## [Enunciado]
Para cada afirmação a seguir, indique se está de acordo com o trecho sobre a interpretação de licitações e contratos. Responda sim ou não e cite literalmente as palavras do trecho que decidem a questão.
1. O Estatuto das Estatais contém 97 artigos.
2. A lei 14.133/21 é aplicável às empresas públicas e às sociedades de economia mista.
3. A falta de normas sobre a interpretação de licitações e contratos teve início com a lei 8.666/1993.

## [Trecho]
* * *

Como interpretar licitações e contratos?
O autor propõe 4 regras para interpretar licitações e 1 regra para interpretar contratos.
terça-feira, 18 de março de 2025
Atualizado às 16:23
Marcos legais das concessões (leis 8.987/1995 e 11.079/04) à parte, é seguro afirmar que, em caráter majoritário, temos atualmente em vigor dois regimes de licitações e contratos públicos: o da lei 13.303/16, restrito às empresas públicas e sociedades de economia mista e o da lei 14.133/21 que é aplicável aos demais órgãos e entidades da Administração Pública (incluindo aqui a Administração Direta e Indireta da União, dos Estados, do DF e dos municípios e o Poder Legislativo e Judiciário quando no exercício de atividades administrativas).
Analisando os 97 artigos do Estatuto das Estatais e os 194 artigos da NLGLC - Nova Lei Geral de Licitações e Contratos percebe-se que não foi objeto de atenção por parte do legislador a criação de regras de interpretação sobre os certames e as contratações.
A inexistência de normas sobre a interpretação de licitações e contratos remonta ao decreto-lei 200/1967 e perpassa tanto o decreto-lei 2.300/1986 como a lei 8.666/1993.
Mesmo na doutrina há escassez de debates sobre como interpretar as licitações públicas e os contratos celebrados pela Administração (e aqui fazemos uma ressalva de que, a rigor, os contratos celebrados pelas empresas estatais, não são contratos administrativos dotados do grau de verticalização contido nos contratos regidos pela NLGLC).
Na prática, o que há, quando muito, são previsões editalícias ou contratuais que estabelecem regras que, por exemplo, determinam que havendo disposições díspares entre o instrumento convocatório e o contrato, prevalecem a disposições do último.
Entretanto, apesar do que tal cenário de aridez faz aparentar, o debate sobre como interpretar licitações e contratos deveria, em razão dos diversos problemas que ocorrem na praxe de quem milita no setor, ser sim muito mais intenso.
Como interpretar licitações
Estabelece o texto constitucional que "ressalvados os casos especificados na legislação, as obras, serviços, compras e alienações serão contratados mediante processo de licitação pública que assegure igualdade de condições a todos os concorrentes, com cláusulas que estabeleçam obrigações de pagamento, mantidas as condições efetivas da proposta, nos termos da lei, o qual somente permitirá as exigências de qualificação técnica e econômica indispensáveis à garantia do cumprimento das obrigações".

* * *

## [Material coletado]
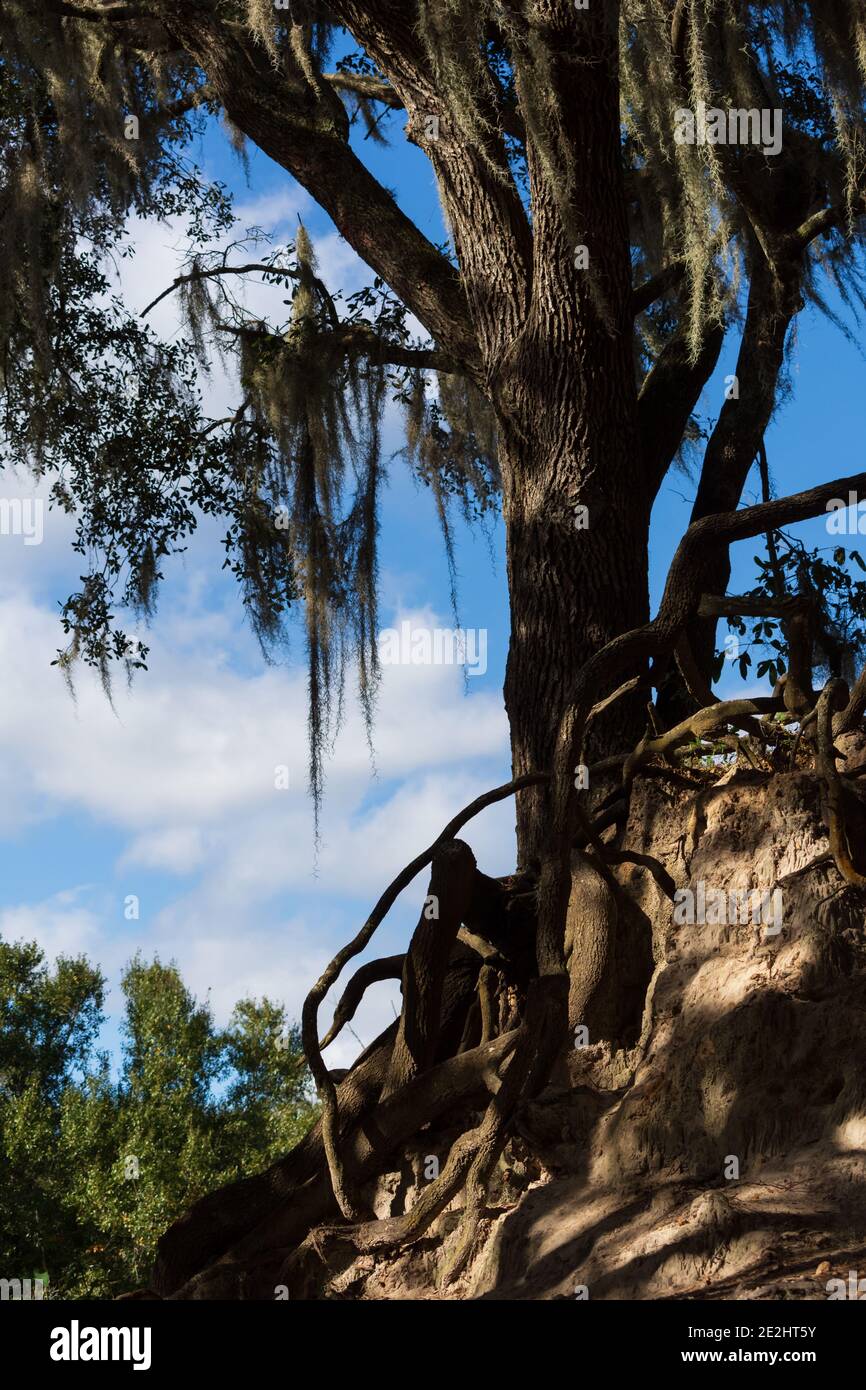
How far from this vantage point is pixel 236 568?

* * *

## [Resolução]
1. Sim: "Analisando os 97 artigos do Estatuto das Estatais".
2. Não: "o da lei 13.303/16, restrito às empresas públicas e sociedades de economia mista".
3. Não: "A inexistência de normas sobre a interpretação de licitações e contratos remonta ao decreto-lei 200/1967".